A new company is upcycling old airplane seats into luxury travel accessories, while airlines in Japan are transforming uniforms into handbags and one entrepreneur in Ivory Coast is turning them into restaurants and conference rooms.
1. Plane
Created by the British brothers Ben and Harry Tucker, Plane aims to create a new brand of what they call “luxury waste”. The pair rescue discarded aircraft fabric from landfills and turn them into a range of luxury upcycled luggage and accessories.
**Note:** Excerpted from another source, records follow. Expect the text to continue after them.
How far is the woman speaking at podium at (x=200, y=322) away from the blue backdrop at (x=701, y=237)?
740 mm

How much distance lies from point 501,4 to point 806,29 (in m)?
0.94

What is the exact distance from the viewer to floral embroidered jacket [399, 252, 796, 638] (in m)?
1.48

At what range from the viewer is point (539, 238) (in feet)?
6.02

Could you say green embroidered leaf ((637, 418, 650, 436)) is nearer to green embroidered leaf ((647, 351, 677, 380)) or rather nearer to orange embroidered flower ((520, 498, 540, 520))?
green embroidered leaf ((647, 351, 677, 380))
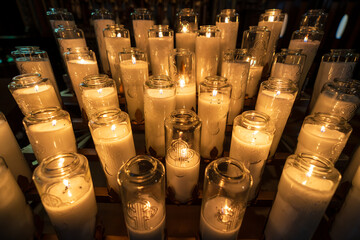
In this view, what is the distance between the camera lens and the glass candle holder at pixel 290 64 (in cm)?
87

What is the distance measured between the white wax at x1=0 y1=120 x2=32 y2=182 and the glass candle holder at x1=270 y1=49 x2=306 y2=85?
107 cm

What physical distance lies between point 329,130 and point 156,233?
2.04ft

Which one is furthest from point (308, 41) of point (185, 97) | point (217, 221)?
point (217, 221)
We are striving to find luxury in innovation and by doing so proving that beauty, indulgence and pleasure do not have to come at the expense of our desire to live sustainably.
Tucker brothers
The fabric comes from retired planes operated by airlines found all over the world and is stripped by specialists, arriving to the company in giant bales. Unlike any other textile, this fabric has very specific particularities as the brothers estimate that, on average, each piece of fabric rescued has travelled 18 million miles, visited 62 countries at 575 miles per hour at 35,000 feet in the air.
Plane explains the textiles used in airplane material are ideal for tough and durable travel bags as they’re “lightweight, robust, flameproof and stain resistant”. The collection includes weekenders, messengers and rucksacks, along with laptop, tablet and phone accessories.
2. Handbags
The Japanese airline All Nippon Airways (ANA) didn’t stay behind on sustainability efforts. ANA has used old staff uniforms to produce a range of bags. The airline’s mechanics and maintenance crew wear light blue overalls made from a strong and highly-durable fabric and complete with multiple pockets which seemed to be perfect for a bag.
The airline industry is under severe scrutiny over environmental issues. I suggested this because, as an employee, I want to deal with the problem head-on.
Takahashi Hideya, maintenance worker
The ANA maintain crew consists of around 3,000 people and the airline previously disposed of around 300 pieces of workwear every year.
3. Restaurants and conference rooms
In Ivory Coast, the entrepreneur Aziz Alibhai has bought a collection of 11 old aeroplanes and is planning on turning them into social spaces.
I would like to turn them into conference rooms, a restaurant and, why not, luxury bedrooms. We can modify them easily, the cabins have insulation and with a little air conditioning it could work very well.
Aziz Alibhai told Euronews
A typical plane flies for 25 years or so before it starts to wear out. However, when a plane is finally grounded, it doesn’t have to be the end of the line as these innovative ideas have proved.